Le mystère de la chambre jaune
Gaston Leroux
Le Livre de Poche
Genre de Tintin avant l’heure, Joseph Joséphin, dit Rouletabille, est un jeune journaliste qui passe plus de temps à mener des enquêtes qu’à écrire des articles. Mais bon, on lui pardonne, parce qu’il dame toujours le pion à la police vu que c’est un super enquêteur (paraît-il, j’ai pas été convaincu, perso). La preuve, il a un nom à la mords-moi-le-nœud et un surnom encore pire, gage de qualité ultime du limier de génie, cf. les Sherlock, Hercule, Imogène et autre Martin Mystère, que t’as quand même un peu de mal à prendre au sérieux dès lors qu’ils ont énoncé leur improbable patronyme de l’espace.
—————
CONSIGNE: Prolongez la critique du « Mystère de la chambre jaune » ci-dessus en reprenant juste après sa dernière phrase.

LIGNES FOURNIES:
—————
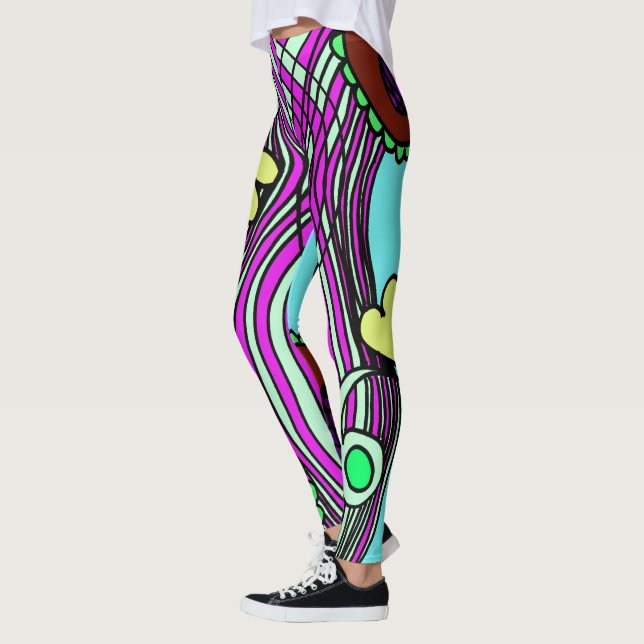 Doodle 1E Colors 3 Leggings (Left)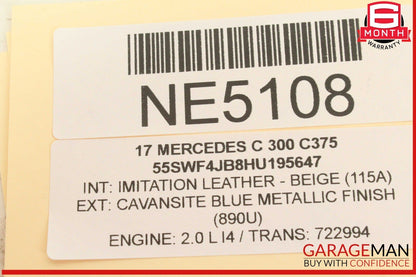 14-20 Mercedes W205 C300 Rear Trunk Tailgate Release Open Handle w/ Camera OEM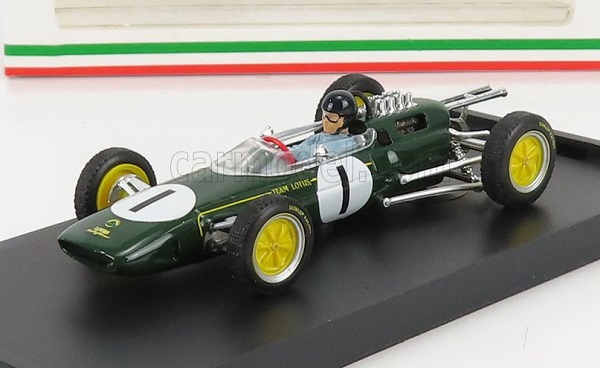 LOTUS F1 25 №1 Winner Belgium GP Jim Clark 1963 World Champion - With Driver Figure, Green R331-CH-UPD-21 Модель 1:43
—————
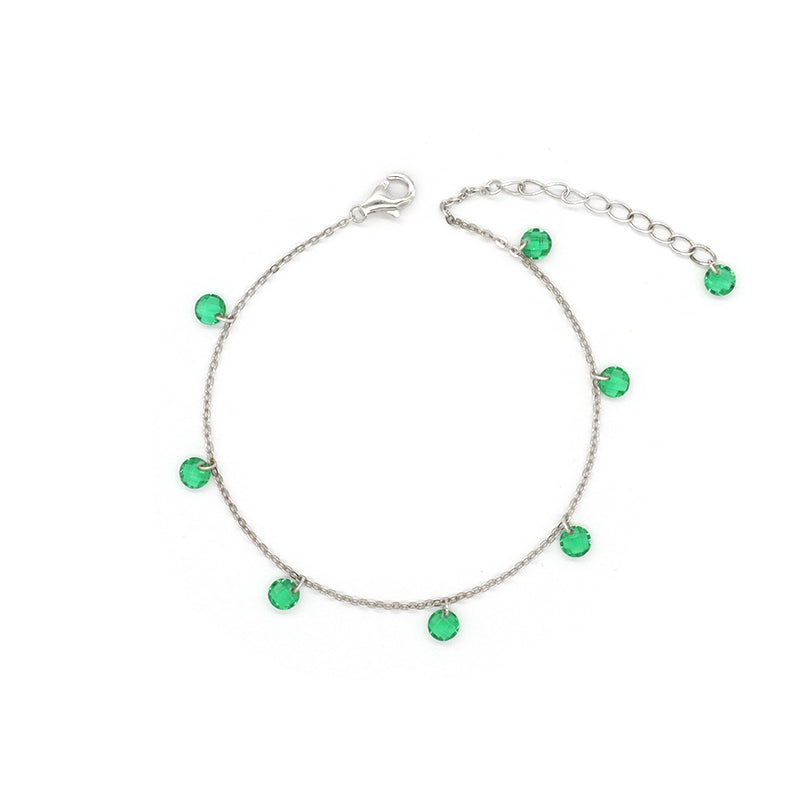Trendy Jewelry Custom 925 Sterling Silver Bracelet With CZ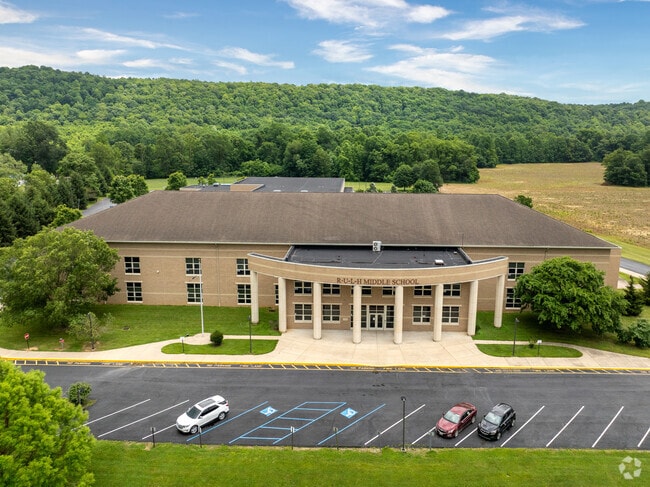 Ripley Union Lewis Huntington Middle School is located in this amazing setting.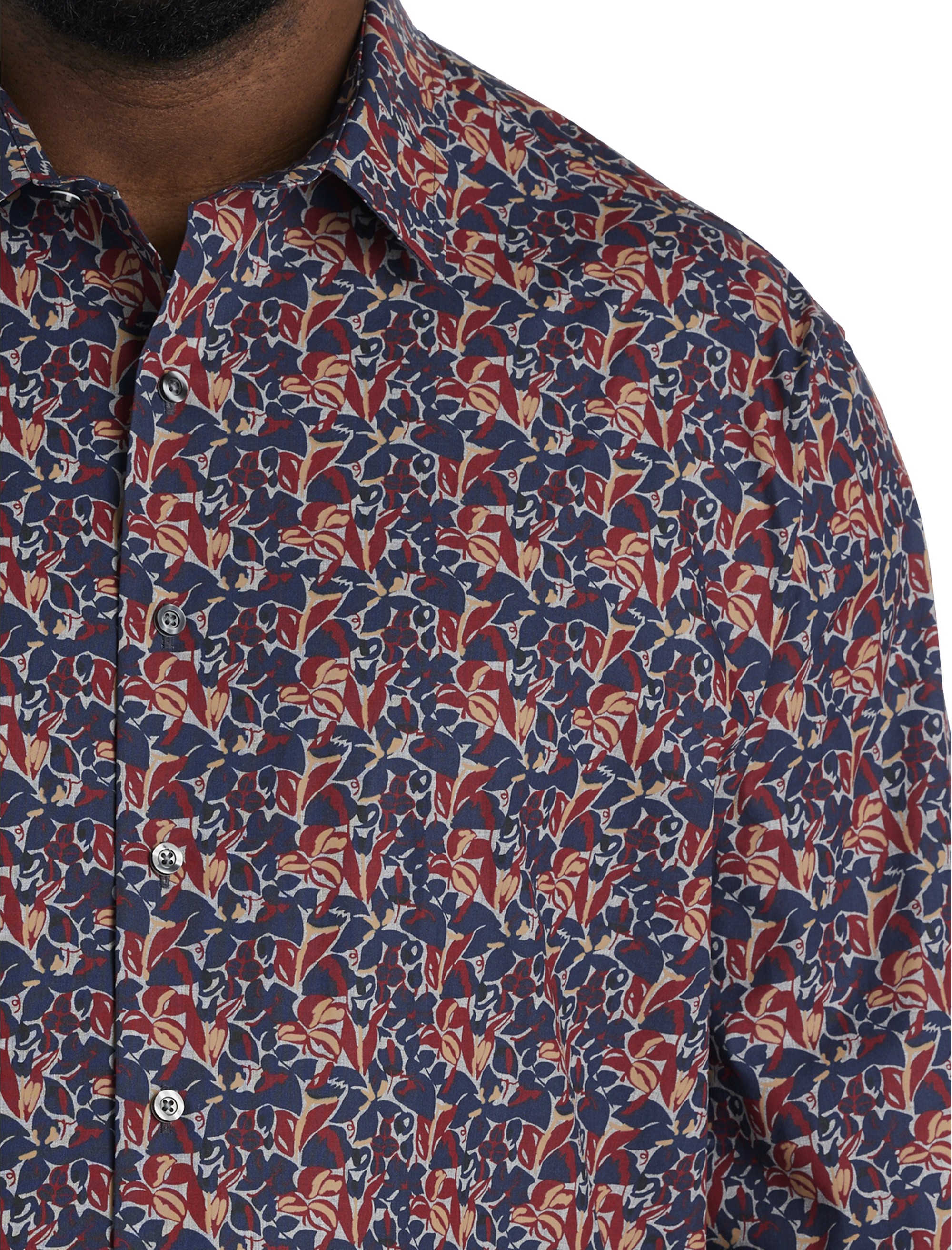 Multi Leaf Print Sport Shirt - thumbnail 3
—————
VOTRE RÉPONSE:
Or donc, le Jojo a décidé de se lancer dans la résolution du “mystère de la chambre jaune”, une énigme assez formidable pour que l’auteur répète au moins soixante-douze mille fois à quel point l’affaire est extraordinaire. Cette affaire, la voici : Mathilde Stangerson, fille d’un éminent savant et savante elle-même, s’est fait savater la gueule dans sa piaule en pleine nuit. Des bruits de bagarre, deux coups de feu, des cris et une demoiselle dans le cirage, tout ça dans une chambre fermée de l’intérieur, avec un agresseur envolé comme par miracle. Va falloir trouver qui et comment…
Le mystère de la chambre jaune est devenu depuis sa parution au tout début du siècle dernier un classique du roman policier. Fait partie de ces bouquins à lire parce que classique du genre. Mais le texte a vieilli, et pas très bien. D’autant que le bouquin n’est pas avare de défauts.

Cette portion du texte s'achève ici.